Improving Retrieval Augmented Language Model with Self-Reasoning

Yuan Xia,Jingbo Zhou,Zhenhui Shi,Jun Chen,Haifeng Huang
2024-08-02
Abstract:The Retrieval-Augmented Language Model (RALM) has shown remarkable performance on knowledge-intensive tasks by incorporating external knowledge during inference, which mitigates the factual hallucinations inherited in large language models (LLMs). Despite these advancements, challenges persist in the implementation of RALMs, particularly concerning their reliability and traceability. To be specific, the irrelevant document retrieval may result in unhelpful response generation or even deteriorate the performance of LLMs, while the lack of proper citations in generated outputs complicates efforts to verify the trustworthiness of the models. To this end, we propose a novel self-reasoning framework aimed at improving the reliability and traceability of RALMs, whose core idea is to leverage reasoning trajectories generated by the LLM itself. The framework involves constructing self-reason trajectories with three processes: a relevance-aware process, an evidence-aware selective process, and a trajectory analysis process. We have evaluated our framework across four public datasets (two short-form QA datasets, one long-form QA dataset, and one fact verification dataset) to demonstrate the superiority of our method, which can outperform existing state-of-art models and can achieve comparable performance with GPT-4, while only using 2,000 training samples.
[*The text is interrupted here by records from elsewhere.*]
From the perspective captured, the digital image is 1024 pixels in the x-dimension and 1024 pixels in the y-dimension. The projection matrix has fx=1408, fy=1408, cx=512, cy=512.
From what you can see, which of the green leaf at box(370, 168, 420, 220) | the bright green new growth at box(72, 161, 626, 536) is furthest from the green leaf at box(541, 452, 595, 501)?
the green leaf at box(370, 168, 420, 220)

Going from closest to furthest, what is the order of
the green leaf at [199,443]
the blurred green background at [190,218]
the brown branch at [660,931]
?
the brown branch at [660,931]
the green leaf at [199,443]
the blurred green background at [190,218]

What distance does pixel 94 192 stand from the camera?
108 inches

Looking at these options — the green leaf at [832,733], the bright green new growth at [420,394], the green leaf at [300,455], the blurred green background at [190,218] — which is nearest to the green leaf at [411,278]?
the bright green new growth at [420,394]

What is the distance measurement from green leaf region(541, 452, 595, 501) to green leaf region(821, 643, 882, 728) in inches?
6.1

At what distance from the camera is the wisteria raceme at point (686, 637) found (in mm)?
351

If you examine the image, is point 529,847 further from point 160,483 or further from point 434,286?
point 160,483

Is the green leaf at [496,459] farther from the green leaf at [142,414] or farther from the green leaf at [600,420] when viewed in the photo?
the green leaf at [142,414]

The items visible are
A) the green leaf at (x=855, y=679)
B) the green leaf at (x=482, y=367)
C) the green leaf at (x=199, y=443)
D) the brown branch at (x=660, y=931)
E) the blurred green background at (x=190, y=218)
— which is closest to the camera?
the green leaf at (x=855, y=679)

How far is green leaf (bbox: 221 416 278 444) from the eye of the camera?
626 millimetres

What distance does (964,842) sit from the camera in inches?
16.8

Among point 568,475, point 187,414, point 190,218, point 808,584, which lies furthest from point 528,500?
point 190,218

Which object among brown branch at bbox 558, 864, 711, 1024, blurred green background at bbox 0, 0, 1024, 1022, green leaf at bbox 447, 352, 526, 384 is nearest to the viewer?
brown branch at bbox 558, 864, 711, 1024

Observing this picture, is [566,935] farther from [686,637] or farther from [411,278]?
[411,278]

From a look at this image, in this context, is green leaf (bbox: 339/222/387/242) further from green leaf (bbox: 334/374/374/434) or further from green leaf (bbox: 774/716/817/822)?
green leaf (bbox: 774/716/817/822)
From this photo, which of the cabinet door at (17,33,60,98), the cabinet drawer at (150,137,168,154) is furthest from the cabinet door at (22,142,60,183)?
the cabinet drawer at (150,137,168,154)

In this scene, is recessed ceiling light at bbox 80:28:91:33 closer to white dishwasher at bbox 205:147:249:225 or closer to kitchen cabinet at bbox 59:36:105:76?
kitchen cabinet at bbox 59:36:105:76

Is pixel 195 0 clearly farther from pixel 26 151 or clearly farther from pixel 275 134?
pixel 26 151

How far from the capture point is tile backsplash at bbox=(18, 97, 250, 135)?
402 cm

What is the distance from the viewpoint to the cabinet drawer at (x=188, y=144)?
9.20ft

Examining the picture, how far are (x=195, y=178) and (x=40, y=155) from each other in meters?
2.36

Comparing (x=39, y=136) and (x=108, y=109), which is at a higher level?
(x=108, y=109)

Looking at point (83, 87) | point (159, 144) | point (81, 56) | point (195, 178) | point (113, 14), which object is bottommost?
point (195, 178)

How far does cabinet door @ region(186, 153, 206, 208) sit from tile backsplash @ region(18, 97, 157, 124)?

Computation and Language,Artificial Intelligence
What problem does this paper attempt to address?
The paper attempts to address the problem of how to improve the reliability and traceability of Retrieval-Augmented Language Models (RALM). Despite the excellent performance of existing RALMs in knowledge-intensive tasks, there are still the following challenges: 1. **Irrelevant Document Retrieval**: Retrieved irrelevant documents may lead to the generation of useless answers and even degrade the performance of large language models (LLMs). 2. **Lack of Proper Citations**: The generated output lacks proper citations, making it complex to verify the model's credibility. To tackle these challenges, the authors propose a new self-reasoning framework (SELF-REASONING) aimed at improving the reliability and traceability of RALM by leveraging the reasoning trajectories generated by the LLM itself. This framework includes three processes: 1. **Relevance-Aware Process (RAP)**: Guides the LLM to judge the relevance of the retrieved documents to the question and generate explanations for why these documents are considered relevant. 2. **Evidence-Aware Selective Process (EAP)**: Guides the LLM to select and cite relevant documents and automatically choose key sentences as evidence. 3. **Trajectory Analysis Process (TAP)**: Requires the LLM to analyze all self-reasoning trajectories generated from the first two processes and ultimately generate concise analyses and answers. Through these processes, the framework aims to improve the accuracy and reliability of RALM in handling knowledge-intensive tasks while enhancing its traceability. Experimental results show that this method performs excellently on multiple public datasets, achieving performance comparable to existing state-of-the-art models with only 2,000 training samples, and even surpassing GPT-4 on certain metrics.